Non-medical labs eager to help solve capacity problems with Covid-19 testing
Non-medical labs are eager to cover the capacity problems medical labs are experiencing with Covid-19 testing. They've been telling the government they're available to help since March and don't understand why they are not allowed to, Bernd Kroon of trade association Fenelab, to which over 90 non-medical labs are affiliated, said to newspaper Trouw.
This week Minister Hugo de Jonge of Public Health ordered the GGD health services to stop expanding Covid-19 testing, despite increasing demand, due to capacity problems at the labs that process the tests. Kroon told Trouw that he knows of at least six non-medical labs that are willing to help with this.
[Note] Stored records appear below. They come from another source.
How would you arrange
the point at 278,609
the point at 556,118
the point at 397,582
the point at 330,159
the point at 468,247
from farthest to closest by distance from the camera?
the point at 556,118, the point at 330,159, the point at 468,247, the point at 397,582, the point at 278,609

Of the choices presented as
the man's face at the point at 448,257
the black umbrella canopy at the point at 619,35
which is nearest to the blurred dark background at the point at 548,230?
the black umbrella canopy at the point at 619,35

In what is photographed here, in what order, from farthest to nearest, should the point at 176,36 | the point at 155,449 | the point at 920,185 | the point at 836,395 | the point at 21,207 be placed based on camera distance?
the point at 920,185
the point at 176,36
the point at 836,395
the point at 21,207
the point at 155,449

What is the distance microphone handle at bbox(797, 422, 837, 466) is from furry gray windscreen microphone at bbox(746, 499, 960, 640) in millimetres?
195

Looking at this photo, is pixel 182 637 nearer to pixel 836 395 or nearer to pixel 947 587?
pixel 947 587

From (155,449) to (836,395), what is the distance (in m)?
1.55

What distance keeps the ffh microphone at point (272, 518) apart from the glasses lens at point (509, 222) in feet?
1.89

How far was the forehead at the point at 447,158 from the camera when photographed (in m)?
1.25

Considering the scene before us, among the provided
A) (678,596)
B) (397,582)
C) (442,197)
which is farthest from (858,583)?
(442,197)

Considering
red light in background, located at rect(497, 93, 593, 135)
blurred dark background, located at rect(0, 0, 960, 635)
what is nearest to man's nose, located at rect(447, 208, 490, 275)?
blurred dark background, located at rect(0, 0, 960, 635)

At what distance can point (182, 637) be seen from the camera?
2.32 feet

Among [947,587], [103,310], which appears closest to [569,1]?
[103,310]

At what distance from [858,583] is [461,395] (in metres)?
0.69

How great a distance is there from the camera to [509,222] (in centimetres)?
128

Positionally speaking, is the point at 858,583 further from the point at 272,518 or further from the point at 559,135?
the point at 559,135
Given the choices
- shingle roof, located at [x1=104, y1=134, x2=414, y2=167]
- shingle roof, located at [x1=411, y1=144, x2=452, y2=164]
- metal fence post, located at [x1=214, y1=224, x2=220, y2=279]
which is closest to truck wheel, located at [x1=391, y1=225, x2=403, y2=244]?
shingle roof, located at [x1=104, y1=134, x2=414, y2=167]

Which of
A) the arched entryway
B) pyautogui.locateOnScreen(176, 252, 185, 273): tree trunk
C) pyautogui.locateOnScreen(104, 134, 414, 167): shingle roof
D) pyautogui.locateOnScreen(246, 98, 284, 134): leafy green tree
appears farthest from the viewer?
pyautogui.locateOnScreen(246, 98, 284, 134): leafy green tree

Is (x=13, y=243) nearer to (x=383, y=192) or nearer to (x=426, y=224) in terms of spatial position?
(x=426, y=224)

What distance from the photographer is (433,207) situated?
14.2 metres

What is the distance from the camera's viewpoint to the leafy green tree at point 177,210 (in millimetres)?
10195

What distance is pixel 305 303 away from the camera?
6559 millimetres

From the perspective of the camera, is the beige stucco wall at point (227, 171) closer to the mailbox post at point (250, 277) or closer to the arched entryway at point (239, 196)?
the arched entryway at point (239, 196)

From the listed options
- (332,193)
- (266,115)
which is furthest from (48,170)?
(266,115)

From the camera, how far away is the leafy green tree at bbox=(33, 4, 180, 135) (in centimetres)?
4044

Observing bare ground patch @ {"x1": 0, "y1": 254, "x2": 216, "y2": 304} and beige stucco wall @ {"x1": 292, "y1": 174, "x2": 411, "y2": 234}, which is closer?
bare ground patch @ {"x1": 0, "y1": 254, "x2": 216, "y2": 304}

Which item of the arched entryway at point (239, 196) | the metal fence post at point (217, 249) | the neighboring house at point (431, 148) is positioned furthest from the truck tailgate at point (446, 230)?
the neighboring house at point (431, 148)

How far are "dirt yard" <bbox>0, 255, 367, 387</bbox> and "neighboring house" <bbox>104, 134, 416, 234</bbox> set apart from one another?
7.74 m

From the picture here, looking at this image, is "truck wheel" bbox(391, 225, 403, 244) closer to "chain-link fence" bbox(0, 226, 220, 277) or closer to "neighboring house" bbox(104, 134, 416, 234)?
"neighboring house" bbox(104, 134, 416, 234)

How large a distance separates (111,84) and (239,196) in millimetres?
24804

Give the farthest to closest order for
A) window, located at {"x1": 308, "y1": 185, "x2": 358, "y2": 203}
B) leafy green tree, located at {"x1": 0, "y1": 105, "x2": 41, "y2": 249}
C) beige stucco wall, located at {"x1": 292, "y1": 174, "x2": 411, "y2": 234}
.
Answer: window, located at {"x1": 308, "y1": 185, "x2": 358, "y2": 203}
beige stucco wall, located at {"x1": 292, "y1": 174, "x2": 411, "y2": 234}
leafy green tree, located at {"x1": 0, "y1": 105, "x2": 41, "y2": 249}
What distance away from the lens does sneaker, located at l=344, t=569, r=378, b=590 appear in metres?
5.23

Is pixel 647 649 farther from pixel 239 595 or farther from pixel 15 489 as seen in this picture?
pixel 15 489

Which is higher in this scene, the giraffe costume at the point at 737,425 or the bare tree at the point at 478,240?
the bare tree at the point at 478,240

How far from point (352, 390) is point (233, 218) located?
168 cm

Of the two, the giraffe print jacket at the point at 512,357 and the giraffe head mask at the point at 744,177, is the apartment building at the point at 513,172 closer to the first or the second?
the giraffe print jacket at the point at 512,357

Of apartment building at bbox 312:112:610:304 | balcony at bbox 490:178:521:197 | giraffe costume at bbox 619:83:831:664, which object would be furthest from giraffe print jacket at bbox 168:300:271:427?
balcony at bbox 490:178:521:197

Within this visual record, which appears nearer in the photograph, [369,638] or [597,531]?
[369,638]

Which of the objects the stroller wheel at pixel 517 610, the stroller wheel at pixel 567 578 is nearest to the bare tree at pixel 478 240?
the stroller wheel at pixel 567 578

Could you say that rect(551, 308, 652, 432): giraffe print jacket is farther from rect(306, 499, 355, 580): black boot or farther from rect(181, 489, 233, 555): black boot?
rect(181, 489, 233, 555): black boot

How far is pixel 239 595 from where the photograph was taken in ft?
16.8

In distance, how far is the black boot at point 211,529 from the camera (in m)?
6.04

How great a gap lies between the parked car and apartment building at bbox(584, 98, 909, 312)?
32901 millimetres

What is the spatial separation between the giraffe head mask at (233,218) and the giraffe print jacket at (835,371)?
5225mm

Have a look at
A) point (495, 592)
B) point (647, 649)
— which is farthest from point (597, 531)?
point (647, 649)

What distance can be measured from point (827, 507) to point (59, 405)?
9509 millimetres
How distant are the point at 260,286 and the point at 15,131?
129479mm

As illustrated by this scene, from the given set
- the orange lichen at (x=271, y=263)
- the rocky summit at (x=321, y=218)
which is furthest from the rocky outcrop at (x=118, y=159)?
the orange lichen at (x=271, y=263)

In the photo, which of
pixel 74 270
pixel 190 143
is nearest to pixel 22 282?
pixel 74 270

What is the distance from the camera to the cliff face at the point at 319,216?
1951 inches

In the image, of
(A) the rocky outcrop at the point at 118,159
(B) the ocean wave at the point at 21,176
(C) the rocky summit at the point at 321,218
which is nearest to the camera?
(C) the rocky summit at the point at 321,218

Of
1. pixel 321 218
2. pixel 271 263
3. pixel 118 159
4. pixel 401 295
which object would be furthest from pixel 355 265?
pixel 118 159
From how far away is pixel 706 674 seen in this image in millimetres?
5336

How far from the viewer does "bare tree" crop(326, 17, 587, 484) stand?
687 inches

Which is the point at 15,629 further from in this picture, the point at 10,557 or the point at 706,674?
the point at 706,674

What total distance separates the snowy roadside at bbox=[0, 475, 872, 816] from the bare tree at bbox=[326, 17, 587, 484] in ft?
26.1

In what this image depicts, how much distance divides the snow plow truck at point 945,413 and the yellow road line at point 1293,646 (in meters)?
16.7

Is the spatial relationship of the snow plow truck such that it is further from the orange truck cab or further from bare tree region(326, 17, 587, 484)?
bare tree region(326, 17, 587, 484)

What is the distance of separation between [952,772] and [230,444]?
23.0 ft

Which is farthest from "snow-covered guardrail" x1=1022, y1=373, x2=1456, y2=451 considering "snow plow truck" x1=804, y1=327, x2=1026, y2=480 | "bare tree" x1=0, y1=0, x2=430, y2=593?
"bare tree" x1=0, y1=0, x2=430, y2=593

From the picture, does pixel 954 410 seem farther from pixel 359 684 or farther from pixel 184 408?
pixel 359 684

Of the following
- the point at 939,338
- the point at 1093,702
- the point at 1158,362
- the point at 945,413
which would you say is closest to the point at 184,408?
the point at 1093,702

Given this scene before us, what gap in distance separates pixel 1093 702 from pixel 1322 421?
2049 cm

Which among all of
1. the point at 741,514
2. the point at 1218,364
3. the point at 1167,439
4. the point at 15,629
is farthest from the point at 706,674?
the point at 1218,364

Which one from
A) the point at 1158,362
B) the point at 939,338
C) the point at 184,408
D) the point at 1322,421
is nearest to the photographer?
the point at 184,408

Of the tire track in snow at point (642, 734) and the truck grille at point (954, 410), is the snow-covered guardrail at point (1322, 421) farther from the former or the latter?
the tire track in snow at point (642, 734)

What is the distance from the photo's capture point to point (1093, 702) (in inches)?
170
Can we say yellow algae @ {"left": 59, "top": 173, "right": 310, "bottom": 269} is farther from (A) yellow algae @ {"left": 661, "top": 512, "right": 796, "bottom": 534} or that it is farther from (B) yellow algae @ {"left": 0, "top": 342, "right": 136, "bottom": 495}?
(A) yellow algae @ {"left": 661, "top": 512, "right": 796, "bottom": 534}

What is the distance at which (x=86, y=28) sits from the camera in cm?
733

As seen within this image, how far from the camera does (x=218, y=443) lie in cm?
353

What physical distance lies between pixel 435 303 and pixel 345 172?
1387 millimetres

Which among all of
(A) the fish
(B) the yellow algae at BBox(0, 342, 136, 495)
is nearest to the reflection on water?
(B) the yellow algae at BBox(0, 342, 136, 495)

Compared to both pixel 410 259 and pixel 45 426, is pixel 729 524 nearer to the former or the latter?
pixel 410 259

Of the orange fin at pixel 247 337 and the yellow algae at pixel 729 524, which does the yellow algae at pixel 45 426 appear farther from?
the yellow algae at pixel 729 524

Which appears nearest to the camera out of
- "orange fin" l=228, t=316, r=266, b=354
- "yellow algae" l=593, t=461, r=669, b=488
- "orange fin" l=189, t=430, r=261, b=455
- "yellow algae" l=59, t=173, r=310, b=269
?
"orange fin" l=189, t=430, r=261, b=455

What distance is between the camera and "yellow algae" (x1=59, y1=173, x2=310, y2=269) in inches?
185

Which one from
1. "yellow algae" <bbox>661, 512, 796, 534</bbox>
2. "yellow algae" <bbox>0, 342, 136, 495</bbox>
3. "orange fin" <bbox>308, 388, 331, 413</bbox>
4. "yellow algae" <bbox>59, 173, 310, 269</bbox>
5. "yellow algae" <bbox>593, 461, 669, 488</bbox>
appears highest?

Together they can process 140 thousand tests per week - the total number of tests the GGDs are currently doing per week, he said.
The capacity shortage these labs are currently facing is a "created bottleneck", Kroon said to the newspaper. "It wasn't necessary. Since March, we have been knocking on the door fo the Ministry of Health, RIVM and other relevant authorities, in vain" Many non-medical labs are already doing similar tests, Kroon said. They detect viruses in food and drinking water, for example. Lab technicians don't require any special medical skills, and many labs already have the equipment needed for the Covid-19 tests. All that needs to happen is that the labs need to be accredited, and a protocol must be created for the exchange of information, he said.
Anton Buiting, chairman of the association for medical microbiological laboratories VMML, agrees that non-medical labs can also do the Covid-19 tests. "But as medical microbiologists, we are also in good contact with the GGD and the institutions in our region. We can think along with them. We have a system that works well. Why would you change that?" Buiting said to Trouw. According to him, there is only a "relative capacity problem" caused by too many healthy people getting tested.
The other trade association for medical labs SAN told Trouw that the labs can handle the number of tests, but are struggling with a shortage of materials. There are too few reagents, needed for the test. Non-medical labs would also have that problem, director Leo Kliphuis said.
But according to Kroon, that is not the case. "We can make those reagents ourselves. Second-year molecular biology students used to do that on a late afternoon. We now have a system in place in which those substances are supplied by a limited number of companies, but we can get rid of that. We have to be more creative, think in terms of solutions."